"No one held their breath in anticipation, robbing me of a sense of clichéd drama. Their loss. The 360 version doesn’t really try to innovate or reinvent the original game; it simply builds upon it, gives you a create a character system of note, marries it up to decent career mode and throws the entire thing online."
Last time out, I took a lot of flak for reviewing a darts game. Fellow reviewing alumni took digs about it in reviews about pornographic poker, accusations were made about how I’d switched my focus from pulling forgotten games out of a sea of obscurity and how instead people didn’t know me anymore. I, of course, took this with expected grace and eloquence. Bottom line was, the game surprised me in how fun it was to pick up and play. The single player was quite lacking, the graphics decidedly dated and the online play nonexistent -- but grab a friend, hit up a few head-to-head games of 501, and the evenings fly by.
No, really. We still play it now.
But now it’s two years later and developers Mere Mortals have obviously gained a little confidence. Last time around, PDC World Championship Darts saw a very limited release: the already outdated PS2 and the universal dumping grounds for all titles, the PC. 2008 saw a dialling up in ambition -- if it was even slightly current, a PDC title would find it. Out of all these titles, the Wii version looked to be a sure-fire winner. It wasn’t. It was, in fact, pretty awful.
Mostly forgotten about after what should have been its moment in the limelight turned out to be a short, sharp date with a flamethrower, PDC retreated to lick its wounds and work on the two version that had been held back. The Xbox 360 and PSP.
No one held their breath in anticipation, robbing me of a sense of clichéd drama. Their loss. The 360 version doesn’t really try to innovate or reinvent the original game; it simply builds upon it, gives you a create a character system of note, marries it up to decent career mode and throws the entire thing online.
On the surface, not much has changed. The basic game mechanics remain unaltered: you have a crosshair you aim at the dart board and then simulate the throw by pulling back the analogue stick then nudging it back forward again. On easier modes, you have a bar present to show you how much pressure you have on your throw while, on harder settings, it’s all up to you to judge this. You then take turns hurling your darts at the dartboard against either the computer of a chum, trying to reach a set target before they do. It’s simplistic, repetitive and hardly pushing the system to its limits -- but I will always offer a smug grin every time I squeeze three darts into the treble twenty and hear the (slightly annoying) commentator scream OOOOOONNNNNEEEEE HUUUUUUNDREEEEEEEEED AND EEEEEEEEEIIGGHHTTYYYYYYY
There, that should eat up a hefty portion of my letter quota.

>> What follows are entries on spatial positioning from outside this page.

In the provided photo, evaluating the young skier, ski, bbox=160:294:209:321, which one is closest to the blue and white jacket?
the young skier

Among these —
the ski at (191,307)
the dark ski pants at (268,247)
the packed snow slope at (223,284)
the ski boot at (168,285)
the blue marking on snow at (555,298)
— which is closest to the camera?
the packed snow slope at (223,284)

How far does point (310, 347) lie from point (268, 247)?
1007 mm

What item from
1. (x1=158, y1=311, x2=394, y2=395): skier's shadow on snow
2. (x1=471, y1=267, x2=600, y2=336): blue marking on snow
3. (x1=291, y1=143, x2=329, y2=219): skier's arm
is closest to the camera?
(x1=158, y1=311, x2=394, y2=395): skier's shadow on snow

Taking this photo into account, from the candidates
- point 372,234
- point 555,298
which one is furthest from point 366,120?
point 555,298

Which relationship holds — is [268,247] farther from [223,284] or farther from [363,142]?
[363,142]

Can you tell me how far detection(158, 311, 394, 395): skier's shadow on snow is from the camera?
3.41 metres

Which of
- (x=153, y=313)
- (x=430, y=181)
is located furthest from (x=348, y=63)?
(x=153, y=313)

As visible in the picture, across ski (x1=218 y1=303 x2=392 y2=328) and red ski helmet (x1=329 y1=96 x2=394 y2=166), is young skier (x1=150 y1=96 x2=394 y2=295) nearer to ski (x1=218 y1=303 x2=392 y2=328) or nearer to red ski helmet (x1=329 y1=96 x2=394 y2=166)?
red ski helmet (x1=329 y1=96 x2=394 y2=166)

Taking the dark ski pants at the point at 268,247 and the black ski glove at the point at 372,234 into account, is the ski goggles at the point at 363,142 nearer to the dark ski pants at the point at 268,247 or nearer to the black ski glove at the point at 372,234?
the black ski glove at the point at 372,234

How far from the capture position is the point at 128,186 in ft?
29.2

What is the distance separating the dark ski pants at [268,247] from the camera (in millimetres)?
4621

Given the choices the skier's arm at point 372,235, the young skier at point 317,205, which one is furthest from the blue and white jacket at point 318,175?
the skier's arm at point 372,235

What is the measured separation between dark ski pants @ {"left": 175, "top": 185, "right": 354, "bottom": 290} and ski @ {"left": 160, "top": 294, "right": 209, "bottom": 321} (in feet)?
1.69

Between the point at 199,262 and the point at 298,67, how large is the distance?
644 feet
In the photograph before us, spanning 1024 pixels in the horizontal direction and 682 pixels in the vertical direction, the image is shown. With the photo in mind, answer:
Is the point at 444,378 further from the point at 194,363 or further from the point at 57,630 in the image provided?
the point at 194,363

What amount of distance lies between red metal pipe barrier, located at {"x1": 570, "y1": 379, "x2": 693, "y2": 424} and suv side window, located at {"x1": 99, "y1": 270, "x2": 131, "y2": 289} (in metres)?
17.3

The best bit of the game has, and always will be, playing against someone rather than against the computer, which is why the jump online has really made the game so much more accessible. But even away from that, a lot has been done to improve the experience when you play on your own. The last chapter had an awful create a character mode which basically gave you the choice of looking like one of the pre-made pros (usually the one who looked like WWF veteran Ted DeBiase on a solid diet of cake) and left it at that. While PDC 2008 hasn’t got the most in-depth me-maker around, it does a solid job and then throws you into a career mode of actual note. All things that couldn’t have been said for its previous versions.
I could have a go at certain things about the title, and, as this is a video game review, I will. The graphics are still decidedly dated and Sid Waddell is, while I’m sure dearly loved by the majority of the darts-enthused public who enjoy his wacky commentating, someone I would endorse the testing of voice box removal on. It’s good that he’s got more lines in-game than he did in 2006, and I appreciate that a lot less of his quips are repeated relentlessly, but he seems to have only been placed on this planet to wind me up. No, that wasn’t a great dart; I missed the treble twenty. I wanted sixty points, and I have a third of that -- that isn’t superior strategy; that‘s the clever effects of my aim wobbling around because it‘s a big pressure shot.
The biggest problem here is just how niche the title really is. Know who Bruce Spendley is and still quote outdated references from Bullseye? Avoid the dodgy Wii version and go pick this up. Need a new title to shoehorn into your completive gaming? You could do a lot worse than PDC World Championship Darts 2008; it’s a great way to beat your friends in a way you never thought of before.
I’m glad I’ve played this game. Even if its left me open for another two years of relentless mocking from my peers.